WHAT THE EXERCISE ASKS:
Can you restate the records below word for word?

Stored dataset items
==================================================
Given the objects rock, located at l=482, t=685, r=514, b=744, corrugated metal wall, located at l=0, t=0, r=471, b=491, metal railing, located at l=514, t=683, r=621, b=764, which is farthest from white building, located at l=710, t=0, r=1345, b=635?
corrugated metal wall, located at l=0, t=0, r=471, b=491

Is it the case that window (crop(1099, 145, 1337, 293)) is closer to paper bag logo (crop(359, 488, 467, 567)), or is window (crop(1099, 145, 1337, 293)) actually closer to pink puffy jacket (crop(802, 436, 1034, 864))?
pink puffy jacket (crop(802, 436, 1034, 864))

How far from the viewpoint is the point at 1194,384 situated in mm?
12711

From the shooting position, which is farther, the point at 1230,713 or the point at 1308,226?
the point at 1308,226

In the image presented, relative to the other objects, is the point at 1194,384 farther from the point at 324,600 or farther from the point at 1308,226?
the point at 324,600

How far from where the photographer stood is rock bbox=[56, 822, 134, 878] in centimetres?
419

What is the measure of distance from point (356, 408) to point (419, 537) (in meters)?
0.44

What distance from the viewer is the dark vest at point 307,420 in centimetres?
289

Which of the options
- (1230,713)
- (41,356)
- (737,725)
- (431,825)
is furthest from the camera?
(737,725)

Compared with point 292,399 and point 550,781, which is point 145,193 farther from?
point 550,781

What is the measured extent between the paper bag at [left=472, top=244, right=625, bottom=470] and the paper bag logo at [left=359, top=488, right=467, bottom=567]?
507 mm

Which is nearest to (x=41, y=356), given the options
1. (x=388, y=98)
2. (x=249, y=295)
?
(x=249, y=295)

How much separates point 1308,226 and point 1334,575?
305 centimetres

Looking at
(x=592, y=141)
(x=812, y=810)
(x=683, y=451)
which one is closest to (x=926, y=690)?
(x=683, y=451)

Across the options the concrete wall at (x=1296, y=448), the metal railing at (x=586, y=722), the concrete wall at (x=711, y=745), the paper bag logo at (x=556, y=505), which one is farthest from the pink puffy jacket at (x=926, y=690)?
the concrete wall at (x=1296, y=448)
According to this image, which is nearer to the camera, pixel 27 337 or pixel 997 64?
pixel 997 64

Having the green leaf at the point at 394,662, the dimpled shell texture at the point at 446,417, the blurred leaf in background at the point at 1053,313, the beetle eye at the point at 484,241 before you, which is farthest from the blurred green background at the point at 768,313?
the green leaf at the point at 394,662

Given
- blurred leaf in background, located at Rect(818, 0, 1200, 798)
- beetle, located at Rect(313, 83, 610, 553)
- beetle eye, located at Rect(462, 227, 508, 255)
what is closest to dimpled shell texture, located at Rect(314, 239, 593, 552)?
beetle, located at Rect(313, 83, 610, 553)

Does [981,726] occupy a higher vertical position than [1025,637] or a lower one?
==================================================
RESULT FOR THIS EXERCISE:
Given the objects rock, located at l=482, t=685, r=514, b=744, corrugated metal wall, located at l=0, t=0, r=471, b=491, metal railing, located at l=514, t=683, r=621, b=764, which is farthest from white building, located at l=710, t=0, r=1345, b=635?
corrugated metal wall, located at l=0, t=0, r=471, b=491

Is it the case that window (crop(1099, 145, 1337, 293)) is closer to paper bag logo (crop(359, 488, 467, 567)), or is window (crop(1099, 145, 1337, 293)) actually closer to pink puffy jacket (crop(802, 436, 1034, 864))?
pink puffy jacket (crop(802, 436, 1034, 864))

How far from the viewpoint is the point at 1194,384 situated in mm?
12711

From the shooting position, which is farther, the point at 1230,713 or the point at 1308,226?
the point at 1308,226

In the image presented, relative to the other objects, is the point at 1194,384 farther from the point at 324,600 or farther from the point at 1308,226?
the point at 324,600

How far from where the photographer stood is rock bbox=[56, 822, 134, 878] in centimetres?
419

What is the measure of distance from point (356, 408) to point (419, 537) (in meters)?
0.44

What distance from the viewer is the dark vest at point 307,420 in centimetres?
289

Which of the options
- (1230,713)
- (41,356)
- (737,725)
- (431,825)
is furthest from the camera?
(737,725)

Compared with point 292,399 and point 550,781, which is point 145,193 farther from?
point 550,781

What is the measured extent between the paper bag at [left=472, top=244, right=625, bottom=470] and the paper bag logo at [left=359, top=488, right=467, bottom=567]?
507 mm

Which is nearest to (x=41, y=356), given the options
1. (x=388, y=98)
2. (x=249, y=295)
?
(x=249, y=295)

How much separates point 1308,226 and point 1334,575?
305 centimetres

Looking at
(x=592, y=141)
(x=812, y=810)
(x=683, y=451)
which one is closest to (x=926, y=690)?
(x=683, y=451)

Across the options the concrete wall at (x=1296, y=448), the metal railing at (x=586, y=722), the concrete wall at (x=711, y=745), the paper bag logo at (x=556, y=505), which one is farthest from the pink puffy jacket at (x=926, y=690)?
the concrete wall at (x=1296, y=448)
According to this image, which is nearer to the camera, pixel 27 337 or pixel 997 64?
pixel 997 64

Having the green leaf at the point at 394,662, the dimpled shell texture at the point at 446,417, the blurred leaf in background at the point at 1053,313, the beetle eye at the point at 484,241 before you, which is farthest from the blurred green background at the point at 768,313?
the green leaf at the point at 394,662

Given
- blurred leaf in background, located at Rect(818, 0, 1200, 798)
- beetle, located at Rect(313, 83, 610, 553)
- beetle eye, located at Rect(462, 227, 508, 255)
what is closest to dimpled shell texture, located at Rect(314, 239, 593, 552)?
beetle, located at Rect(313, 83, 610, 553)

Does [981,726] occupy a higher vertical position than [1025,637] or a lower one?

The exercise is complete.